I used to like to go over to Cleveland and meet that charming group Johnson had gathered about him. There was in them a spirit I never saw in such fullness elsewhere; they were all working for the city, they thought only of the success of the whole. They had the city sense, a love of their town like that love which undergraduates have for their university, the esprit de corps of the crack regiment.

But Johnson used to set me to work with the rest of them. I went over there once to spend the week’s end, for rest and relaxation, and he had me working far into three nights on amendments to the municipal code. He had terrible energy, but it was a joy to work with him. I wish I had gone oftener.

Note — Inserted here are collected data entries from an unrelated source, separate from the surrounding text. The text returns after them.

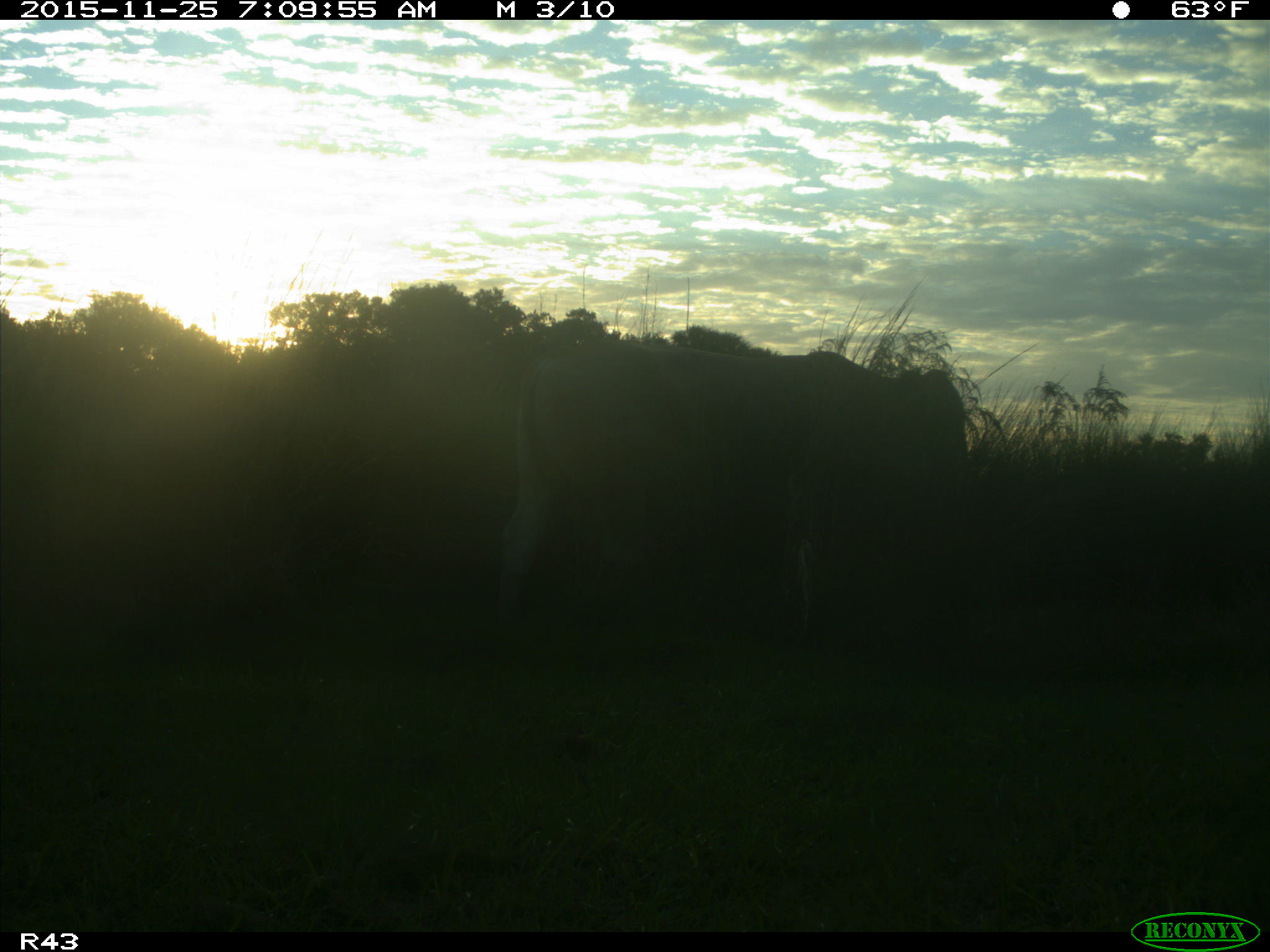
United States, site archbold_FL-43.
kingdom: Animalia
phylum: Chordata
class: Mammalia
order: Artiodactyla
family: Bovidae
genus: Bos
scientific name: Bos taurus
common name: domestic cow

I have said enough I hope to make it clear that Tom Johnson was one of those mortals who have somehow been lifted above their fellows far enough to catch a vision of the social order which people generally as yet do not see. It was inevitable, of course, that such a man, especially since he was a rich man, should have his motives impugned, and I recall now with what a confidential chuckle he said to me one time when he had been accused of I know not what vaulting and wicked ambition:

“I am politically ambitious; I have just one ambition; I want to be the mayor of a free city, and if I were, the very first thing I should do would be to appoint a corps of assessors who couldn’t see a building, or an improvement; they would assess for taxation nothing but the value of the land, and we would try out the single tax.”

He did not realize that ambition of course; no one ever realizes his ambition. But he did perhaps more than any other man in America to make possible the coming of the free city in this land.